Image-text data from the web:
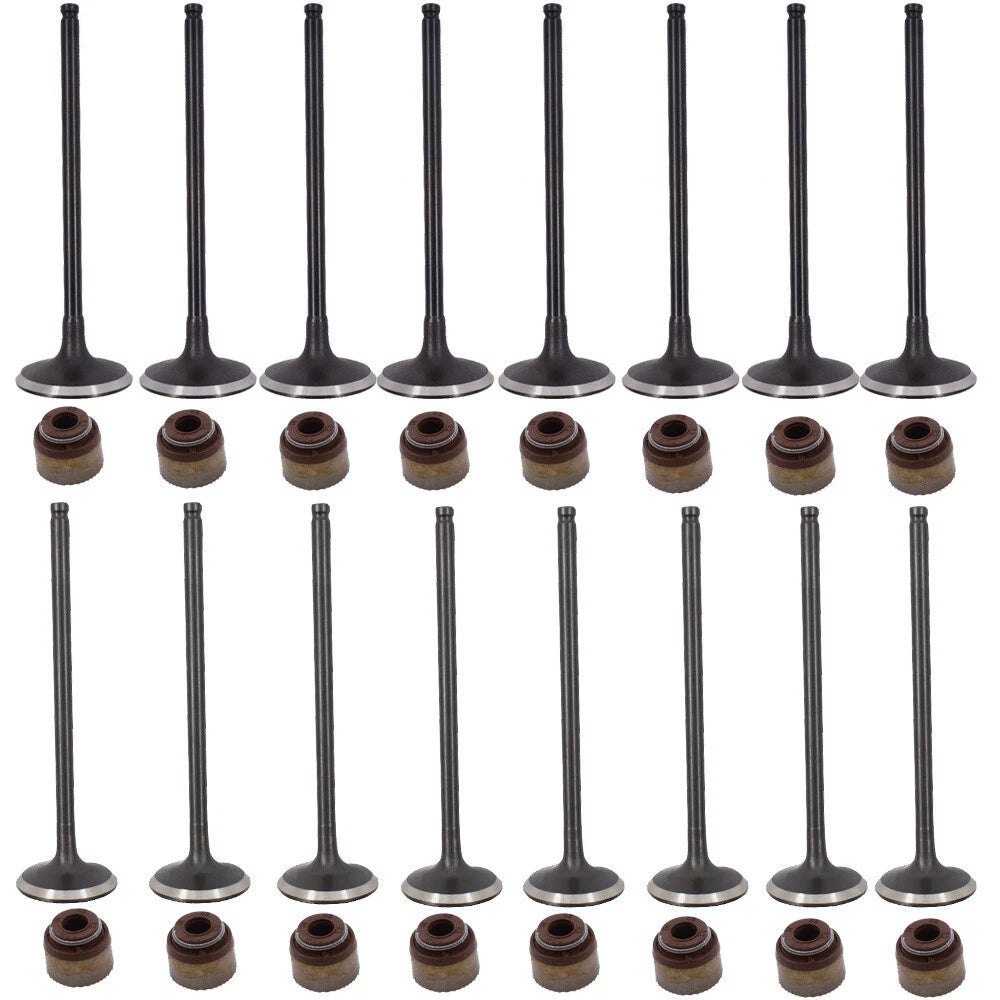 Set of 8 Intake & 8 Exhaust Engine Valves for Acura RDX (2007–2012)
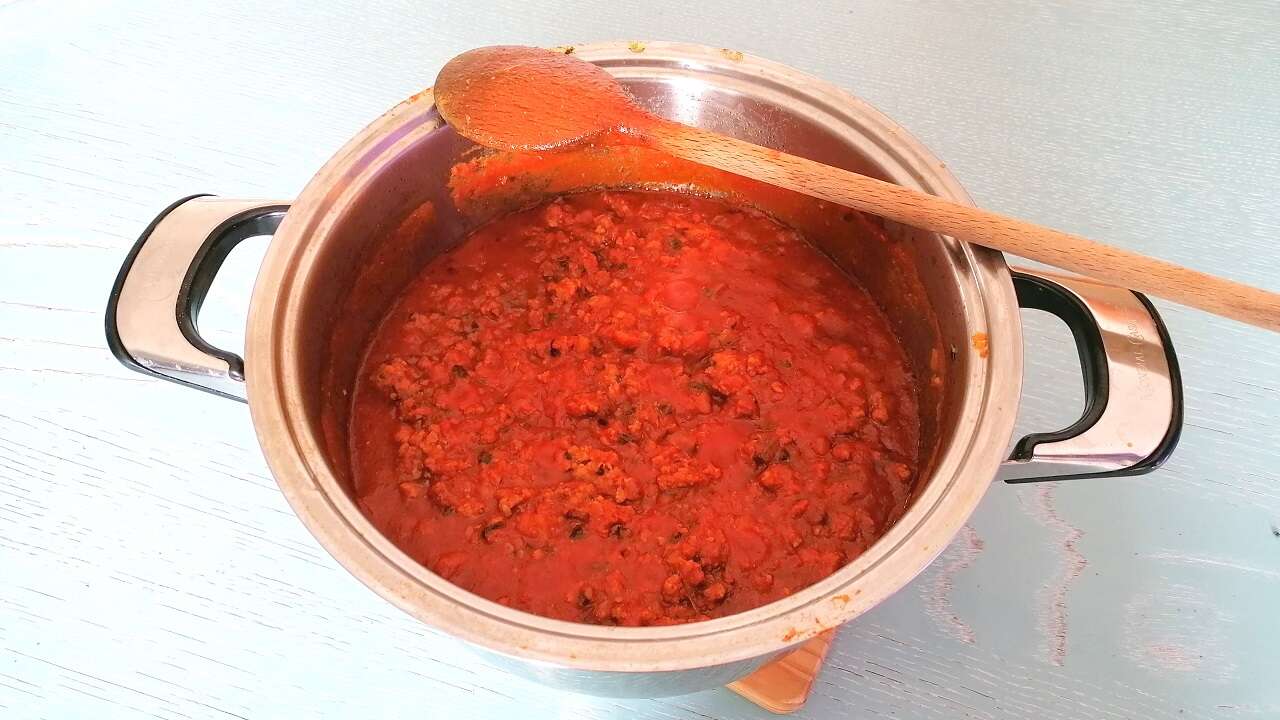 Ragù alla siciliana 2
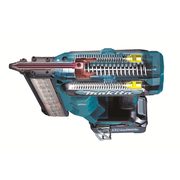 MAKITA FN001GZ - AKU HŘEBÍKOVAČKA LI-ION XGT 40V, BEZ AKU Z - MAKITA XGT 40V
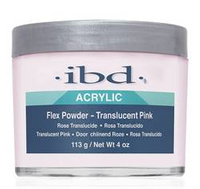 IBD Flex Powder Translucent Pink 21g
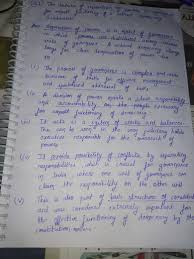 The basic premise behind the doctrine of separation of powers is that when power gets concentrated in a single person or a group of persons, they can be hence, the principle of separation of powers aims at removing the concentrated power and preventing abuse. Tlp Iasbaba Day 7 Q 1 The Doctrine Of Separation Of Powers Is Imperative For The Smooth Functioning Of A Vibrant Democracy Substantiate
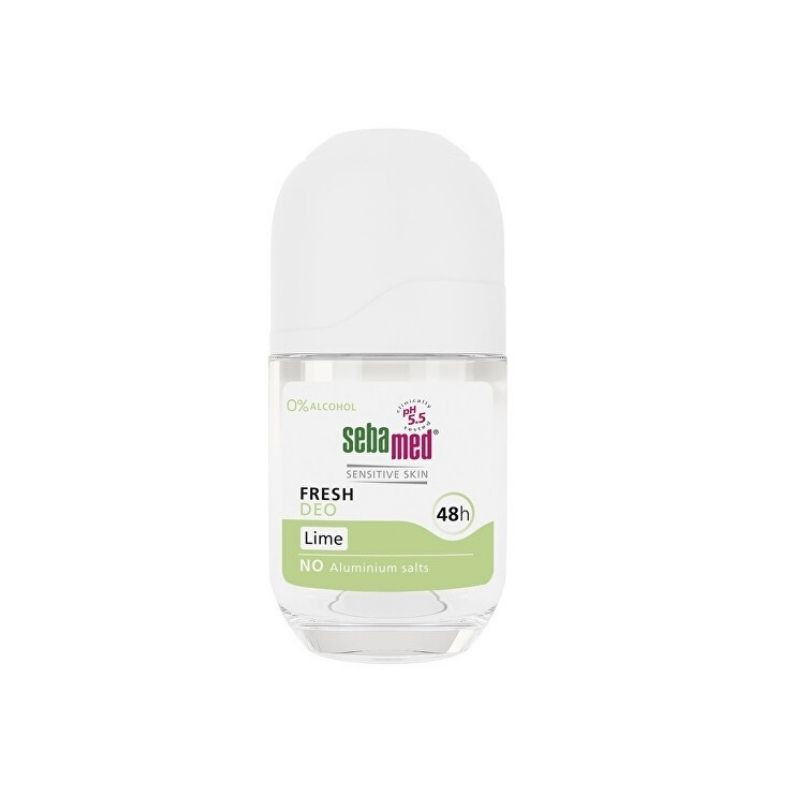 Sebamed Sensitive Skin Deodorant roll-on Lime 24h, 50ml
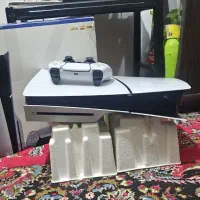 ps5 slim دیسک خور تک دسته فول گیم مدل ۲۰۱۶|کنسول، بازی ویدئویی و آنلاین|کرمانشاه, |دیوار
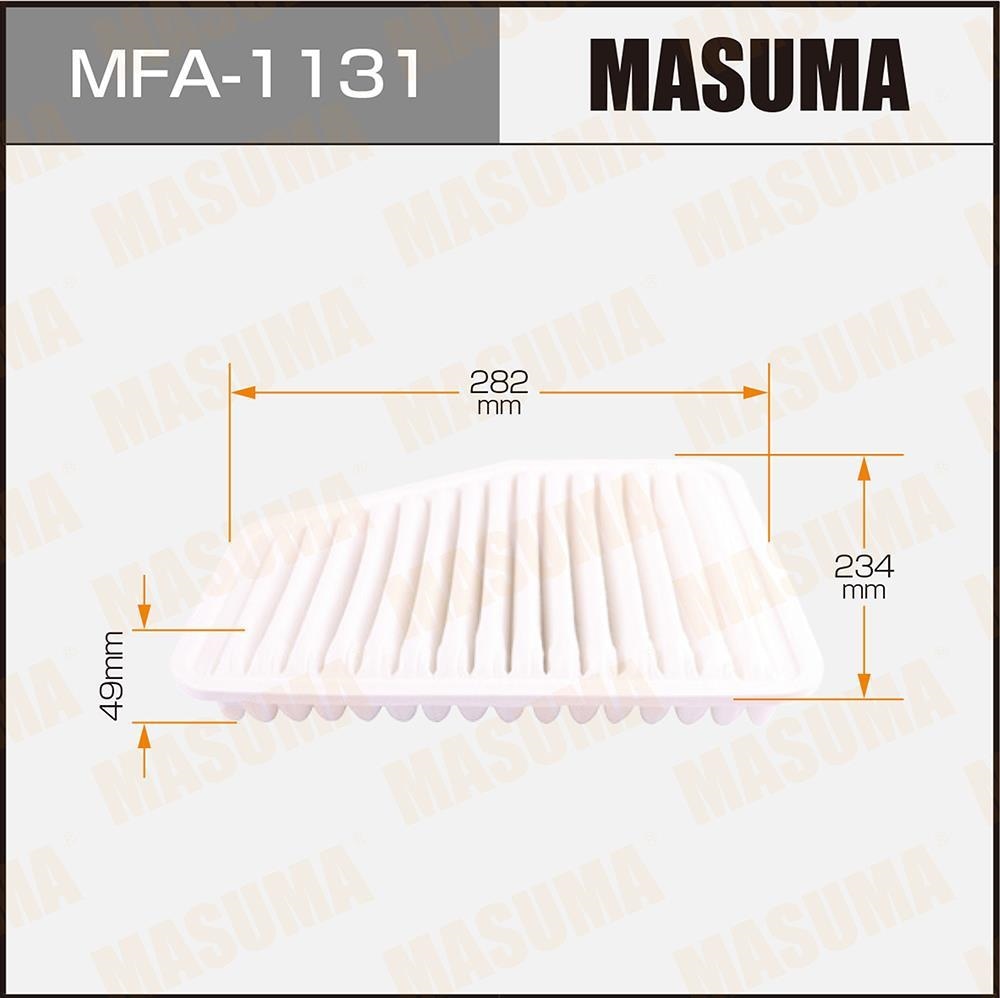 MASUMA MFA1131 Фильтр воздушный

## Work item
Copy all of the lines above word for word, leaving out the pictures.

## Problem solution
 Set of 8 Intake & 8 Exhaust Engine Valves for Acura RDX (2007–2012)
 Ragù alla siciliana 2
 MAKITA FN001GZ - AKU HŘEBÍKOVAČKA LI-ION XGT 40V, BEZ AKU Z - MAKITA XGT 40V
 IBD Flex Powder Translucent Pink 21g
 The basic premise behind the doctrine of separation of powers is that when power gets concentrated in a single person or a group of persons, they can be hence, the principle of separation of powers aims at removing the concentrated power and preventing abuse. Tlp Iasbaba Day 7 Q 1 The Doctrine Of Separation Of Powers Is Imperative For The Smooth Functioning Of A Vibrant Democracy Substantiate
 Sebamed Sensitive Skin Deodorant roll-on Lime 24h, 50ml
 ps5 slim دیسک خور تک دسته فول گیم مدل ۲۰۱۶|کنسول، بازی ویدئویی و آنلاین|کرمانشاه, |دیوار
 MASUMA MFA1131 Фильтр воздушный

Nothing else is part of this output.